WATCH: Student debt relief is in legal limbo, but advocates still have a ‘toolbox’ of solutions

President Joe Biden’s latest student debt cancellation plan, designed to clear up to $20,000 in student loan debt for some 40 million Americans, is going to be in legal limbo until the Supreme Court rules on its constitutionality. So what’s next for borrowers and the broader fight for debt cancellation?

The PBS NewsHour’s Nicole Ellis sat down with Jalil Mustaffa Bishop, co-founder of Equity Research Cooperative, a nonprofit focused on racial justice research, to explain how we got here and how the current system disproportionately burdens students of color.

Watch the full conversation in the player above.

Bishop said politics are a major factor in stalling the Biden administration’s plan. He noted that conservative think tanks and Republican lawmakers openly encouraged an onslaught of lawsuits when Biden announced the policy.

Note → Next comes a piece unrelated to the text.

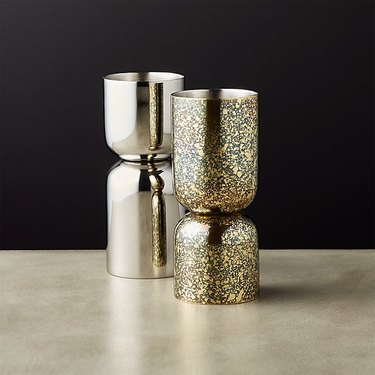 silver and gold jiggers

Multiple legal challenges have been thrown out by the courts based on the inability to demonstrate harm to the people suing. But two have succeeded in temporarily halting the debt relief on the grounds of executive overreach, including one by six GOP-led states that is scheduled to be argued before the Supreme Court in late February.

WATCH: How student loan debt disproportionately hurts Black borrowers

Last month, U.S. District Judge Mark Pittman, a Trump appointee, deemed the plan an “unconstitutional exercise of Congress’s legislative power” in his ruling favoring two borrowers who were partially or fully ineligible for loan forgiveness. The plaintiffs are backed by the Job Creators Network Foundation, a conservative advocacy group founded by Home Depot co-founder Bernie Marcus. The Biden administration appealed the ruling.

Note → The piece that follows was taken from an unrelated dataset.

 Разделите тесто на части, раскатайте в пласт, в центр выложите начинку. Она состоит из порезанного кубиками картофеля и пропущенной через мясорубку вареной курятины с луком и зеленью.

“I understand the immediate reaction of, ‘I don’t want my tax dollars to go to cancel this student debt,’” Bishop said. “[But] the student loan crisis is… not irresponsible people now getting a bailout. …[It] is … irresponsible policymaking that has, year after year, now decade after decade, forced borrowers who are trying to get their education … to take on this student debt.”

Bishop said it’s a common misconception that Americans with student debt must have high-paying jobs and can afford their loan payments, when in reality “40 percent of borrowers have student debt and no degree.”

The existing policy is based on what Bishop called an irresponsible promise that “if you financed your education through debt, you’re going to earn an income that allows you to repay. And we have known for decades that, increasingly, that just simply hasn’t been a promise that is true.”

On average, Black college and university students are more likely to go into debt and to borrow larger amounts than white students. They are also more likely to shoulder that burden for longer, as interest accrues and their debt grows. According to a fact sheet released by the White House, the average Black borrower “who started college in the 1995-96 school year still owed 95% of their original student debt.”

This problem garnered national attention in 2019, when Robert F. Smith paid off the student loan debt of the entire graduating class of the historically Black Morehouse College after finding that 60 percent of the “additional income and wealth that these black families have will go into servicing their student loans,” Bishop said.

READ MORE: Student loan debt has a lasting effect on Black borrowers, despite the latest freeze in payments

Bishop said the negative economic ramifications are widespread among borrowers of color. Many are unable to buy a home, plan a family or pay down their balances.

So what if Biden’s plan is ultimately defeated? Bishop said that there are other legal avenues and tools that the administration can pursue.

“I still have a lot of hope because I know that the solution and the answers to student debt cancellation is in-house,” he said, adding that grassroots advocates will continue to push for relief.